Cette famille attendait hier l’autobus pour quitter Mingora.
Photo: Agence France-Presse (photo) Cette famille attendait hier l’autobus pour quitter Mingora.

Des milliers de personnes fuyaient hier la région de Swat, dans le nord-ouest du Pakistan, les autorités s'apprêtant à en recueillir un demi-million, sur fond de heurts entre l'armée et les talibans.

Le pacte conclu en février dernier dans la région entre les extrémistes islamistes et le gouvernement, prévoyant une trêve en échange de l'instauration de la charia, est sur le point de s'effondrer alors qu'Islamabad est pressé par les États-Unis d'agir contre les militants plutôt que de chercher l'apaisement. Le président Barack Obama recevra aujourd'hui dans un mini-sommet de crise ses homologues pakistanais et afghan, Asif Ali Zardari et Hamid Karzaï.

«Beaucoup d'habitants» ont fui en catastrophe avec leurs effets personnels de quatre zones proches de Mingora, chef-lieu du district de Swat, ont raconté des gens restés. L'armée contrôle théoriquement la ville, mais les islamistes se sont infiltrés dans plusieurs quartiers et ont commencé à attaquer les forces de sécurité et les installations publiques, a déclaré le plus haut représentant du gouvernement dans la vallée, Khushal Khan Khattak.

«Nous avons assoupli le couvre-feu aujourd'hui et demandé aux habitants de quitter leurs secteurs, car les forces de sécurité pourraient affronter les activistes et nous voulons éviter des pertes parmi les civils», a-t-il ajouté.

Hommes aux vêtements maculés de boue, femmes en burkas et enfants entassés dans des pick-up sont partis à la hâte de Mingora, ville située dans une région naguère fréquentée par le skieurs et désormais dévastée après deux années d'insurrection des talibans.

Dans des camps

«En liaison avec la situation à Swat, au moins 500 000 personnes peuvent [être contraintes de] migrer hors de cette région. Des camps sont installés pour elles», a déclaré Mian Iftikhar Hussain, le ministre de l'Information de la province de la frontière du Nord-Ouest, dont Peshawar est la grande ville, non loin des zones de combat.
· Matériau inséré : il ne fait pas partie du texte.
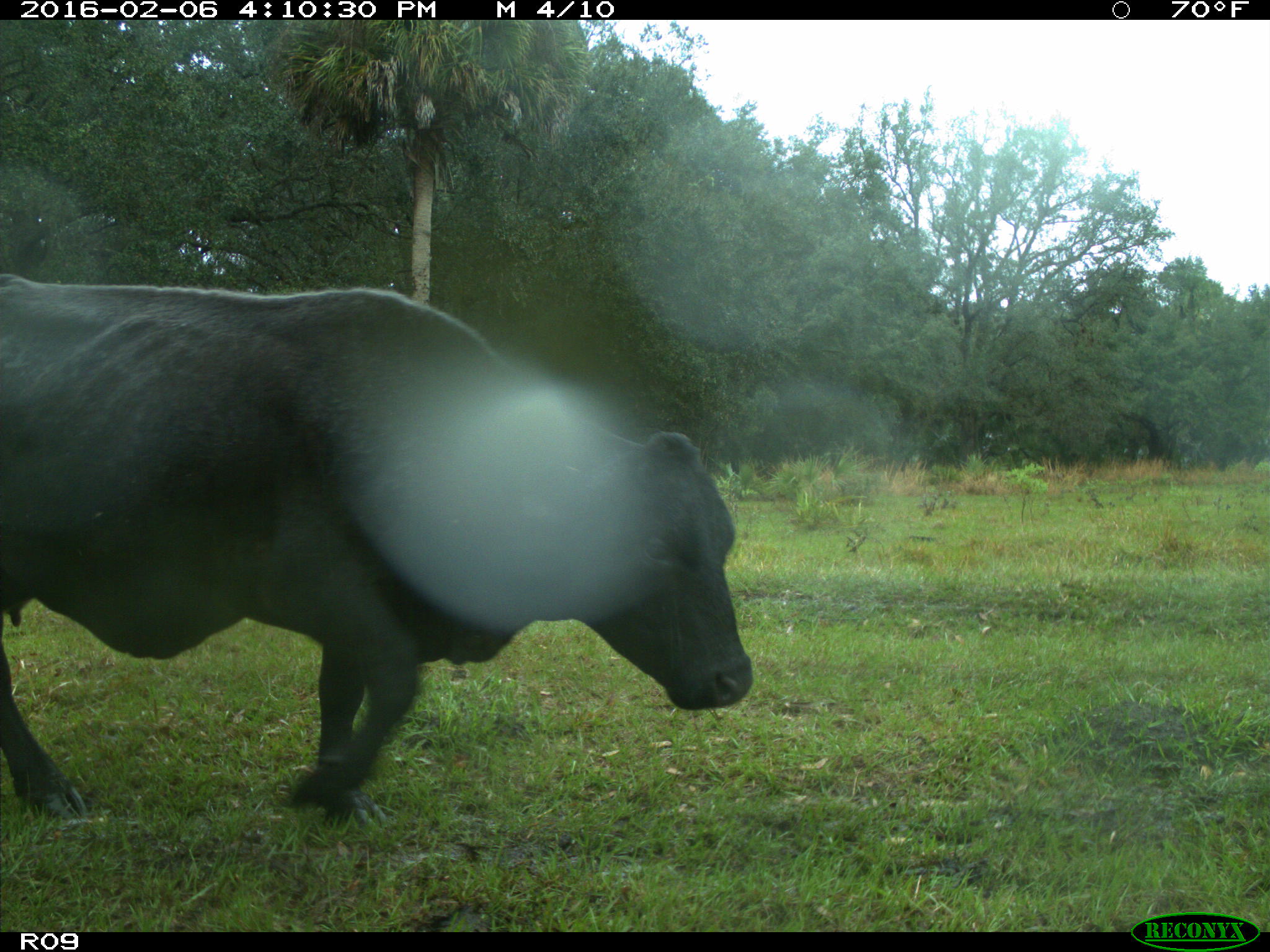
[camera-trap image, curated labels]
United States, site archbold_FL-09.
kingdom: Animalia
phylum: Chordata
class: Mammalia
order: Artiodactyla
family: Bovidae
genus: Bos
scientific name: Bos taurus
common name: domestic cow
Bos taurus (domestic cow).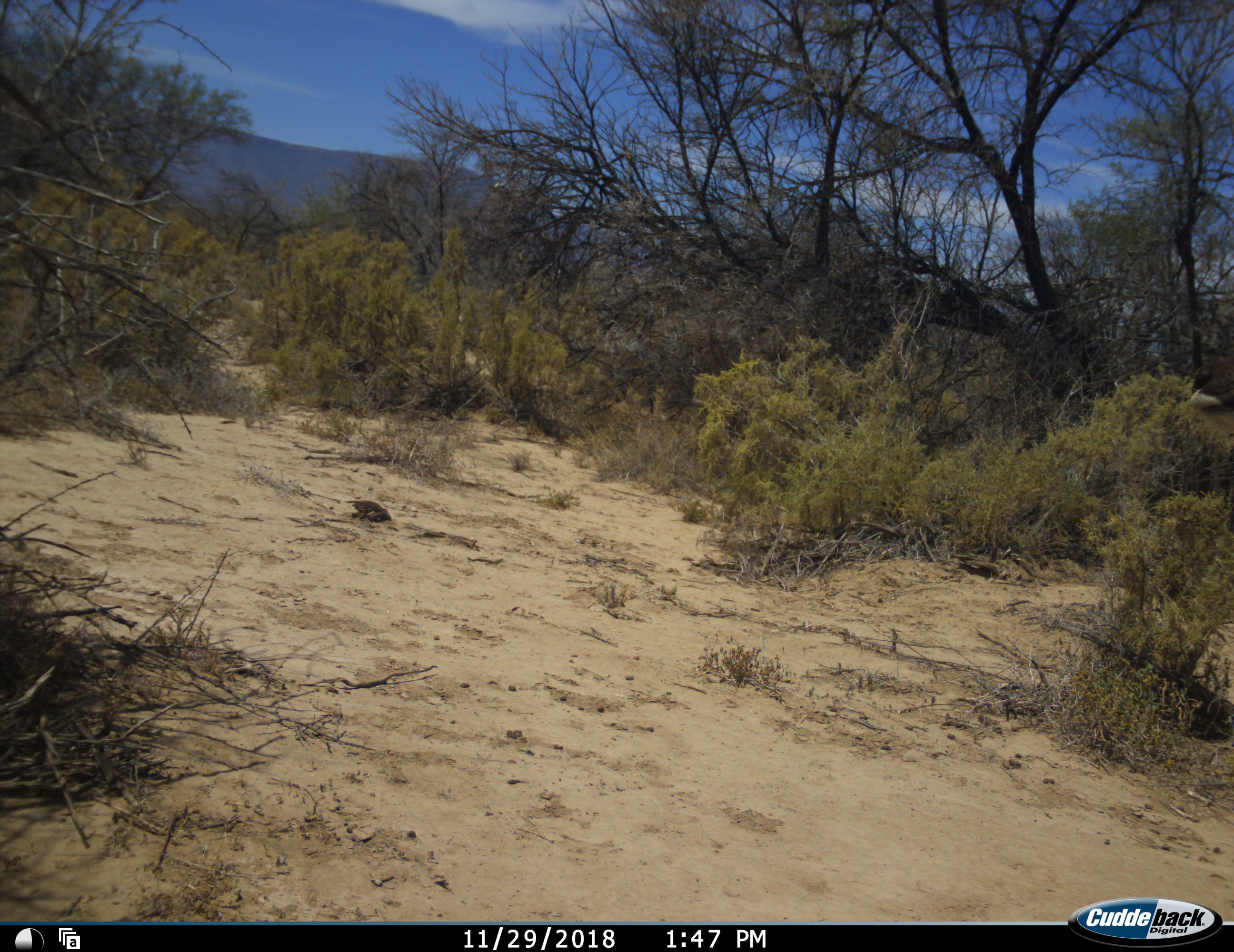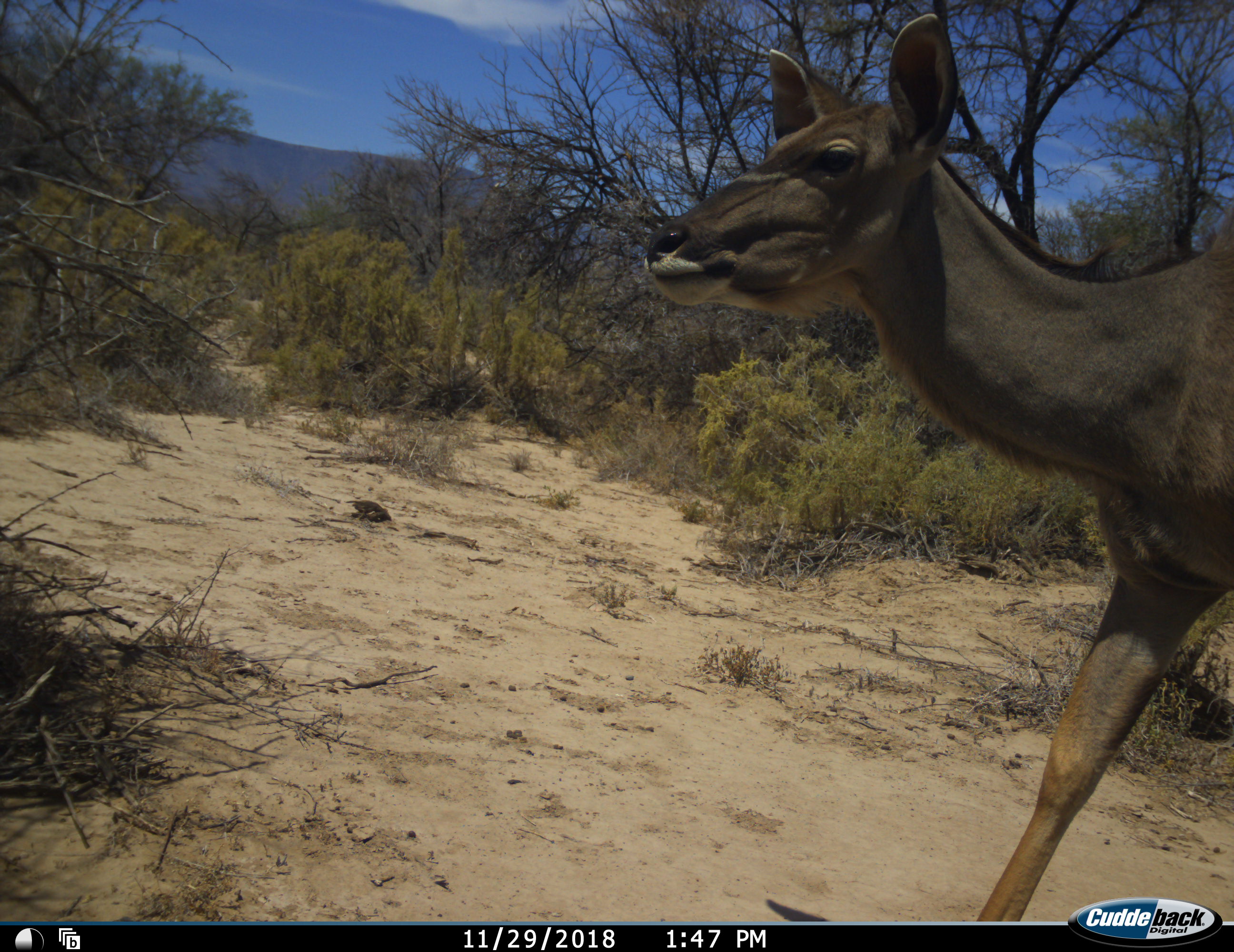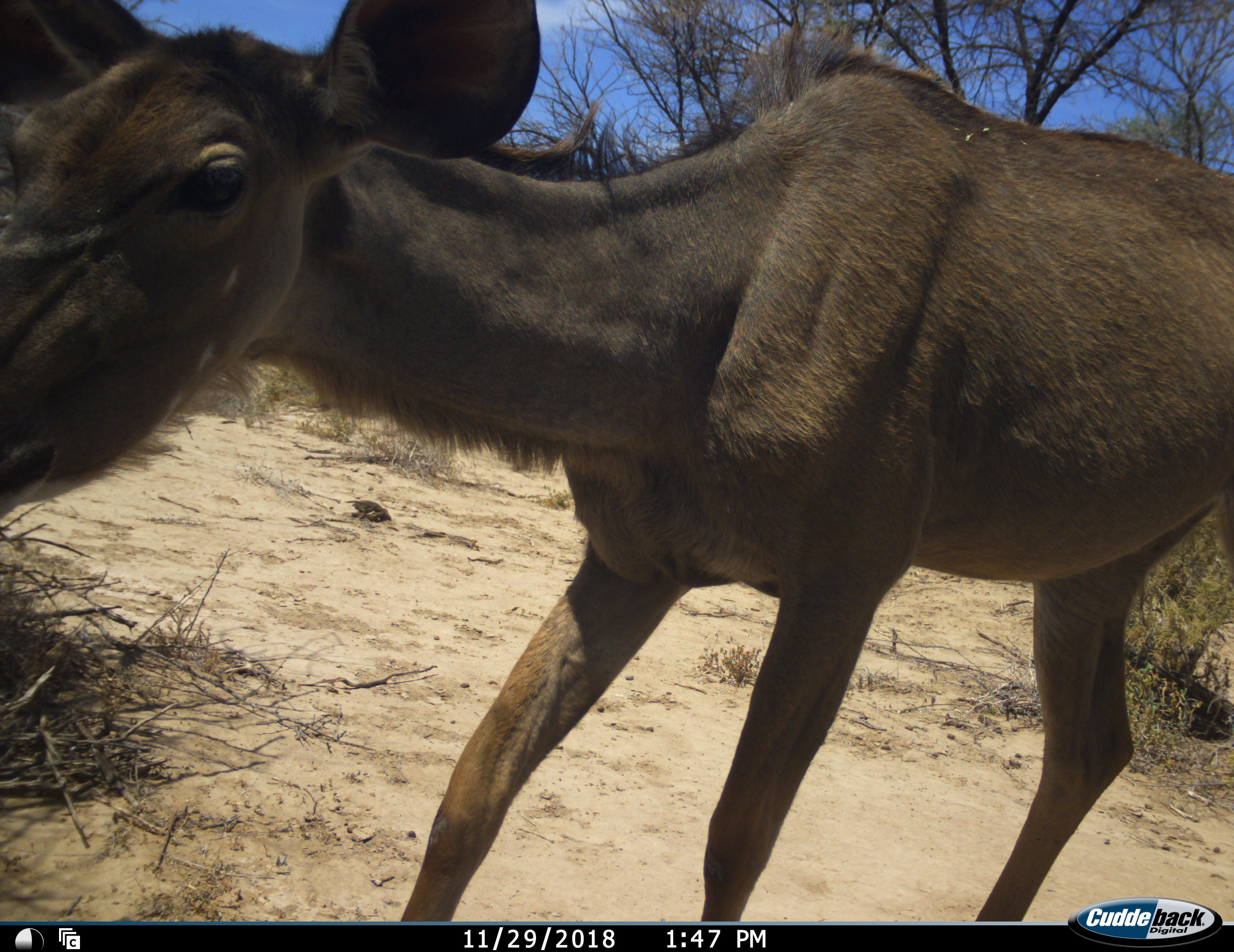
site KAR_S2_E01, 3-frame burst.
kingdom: Animalia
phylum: Chordata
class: Mammalia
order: Artiodactyla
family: Bovidae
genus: Tragelaphus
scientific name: Tragelaphus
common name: kudu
Kudu (Tragelaphus), count 1. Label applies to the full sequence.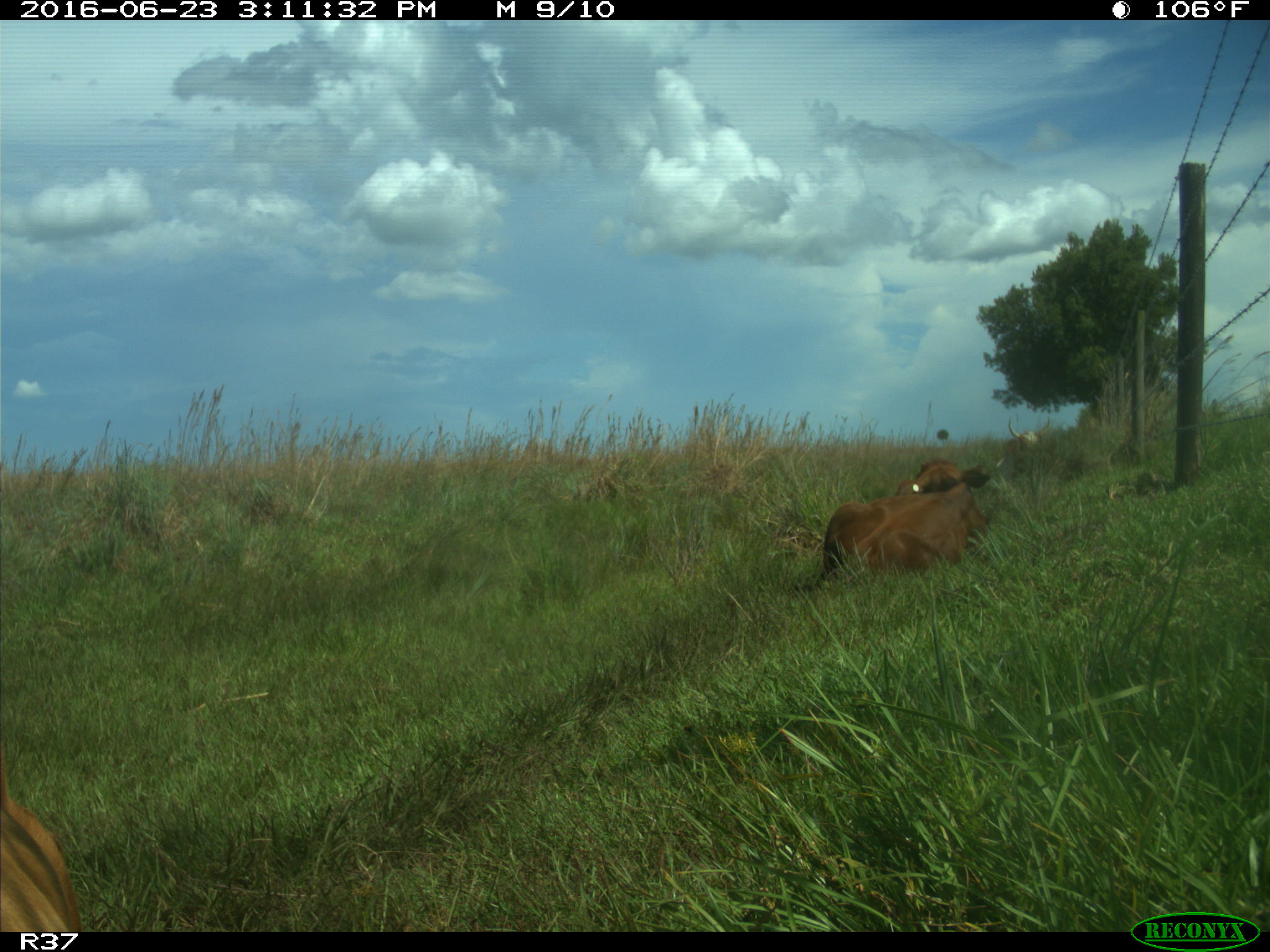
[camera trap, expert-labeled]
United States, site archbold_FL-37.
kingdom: Animalia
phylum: Chordata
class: Mammalia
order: Artiodactyla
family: Bovidae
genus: Bos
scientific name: Bos taurus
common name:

À Mingora, une ville d'environ 175 000 habitants, les talibans ont encerclé une base paramilitaire, pris le contrôle de bâtiments et patrouillent dans les rues, racontent des témoins. Un officier n'a pas exclu une intervention pour sauver les 46 membres des forces paramilitaires qui sont selon lui assiégés dans la base.

Après avoir fait régner pendant presque deux ans la terreur dans cette vallée de Swat, les talibans avaient négocié avec le gouvernement, à la mi-février, un accord de cessez-le-feu en échange de l'instauration de tribunaux islamiques à Swat et dans six districts voisins. Mais ces combattants ont, depuis, refusé de déposer les armes et profité de ce cessez-le-feu pour progresser au-delà de Swat, jusqu'à une centaine de kilomètres d'Islamabad.